Na swojej stronie ostatnie swoje dwa albumy umieścił do ściągnięcia za total free..
Można sobie ściągną mp3 320- albo jako FLAC.
Ale jak ktoś chce - może za śmieszne pieniądze zamówić sobie CD audio - z okładkami i wszystkimi bajerami ..
Trent zrobił to dlatego że złodziejstwo wytwórni płytowych go wnerwiło.. Jakiś fagas z wytwórni - stwierdził że NIN ma tak wiernych fanów - że można ich strzyc jak barany z kasy - bo i tak zapłacą.. jak Trent to usłyszał - wnerwił się i pokazał wytwórni środkowy palec i dał swoje ostatnie nagrania do netu - za free..
W ubiegłym roku podobnie postąpił Radiohead. Można było sobie ściągnąć świeżutki album za kilka pensów..

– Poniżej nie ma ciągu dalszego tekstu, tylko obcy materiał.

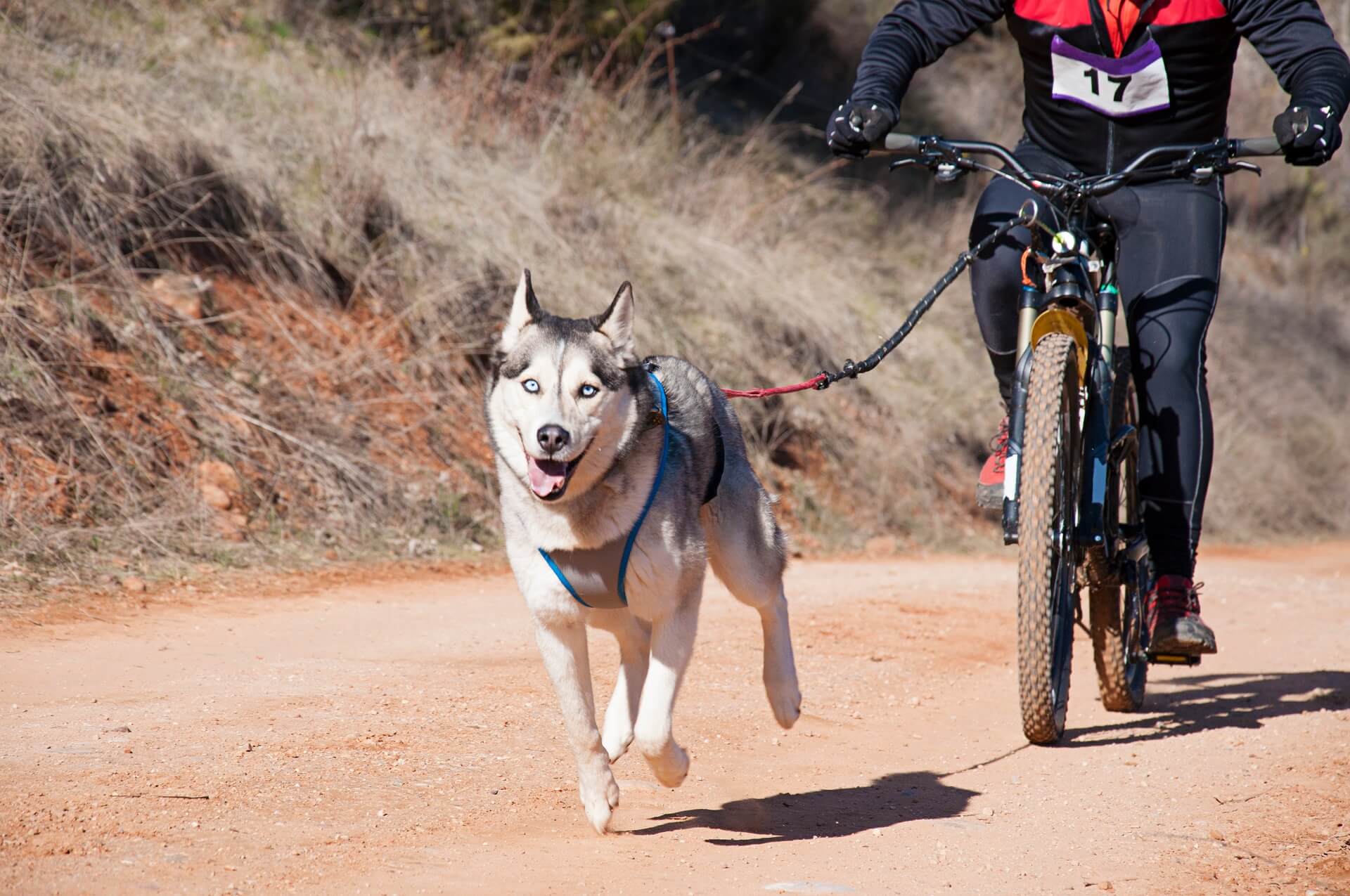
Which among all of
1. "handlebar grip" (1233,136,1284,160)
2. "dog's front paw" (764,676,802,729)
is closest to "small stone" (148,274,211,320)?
"dog's front paw" (764,676,802,729)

Myślę że to właśnie jest sposób na walkę z piractwem.
Olewanie koncernów i traktowanie słuchacza poważnie..
Nie przypuszczam żeby Trent czy Radiohead stracili na udostępnieniu swych nagrań za free... Myślę wręcz że przeciwnie..
Ktoś kto lubi mieć oryginał płyty na półce - najpierw ściągnie sobie na próbę mp3 a póżniej zapłaci za płytę CD..
No ale w Polsce nasze "gwiazdy" na taki pomysł jak Trent czy Radiohead nie wpadną..
Bo przeciez taki Feel czy Makowiecki - to wielkie gwiazdy są.. Każdy dżwięk wygenerowany przez nich jest na wagę złota czy platyny- nie to co jakiś tam NIN czy Radiohead..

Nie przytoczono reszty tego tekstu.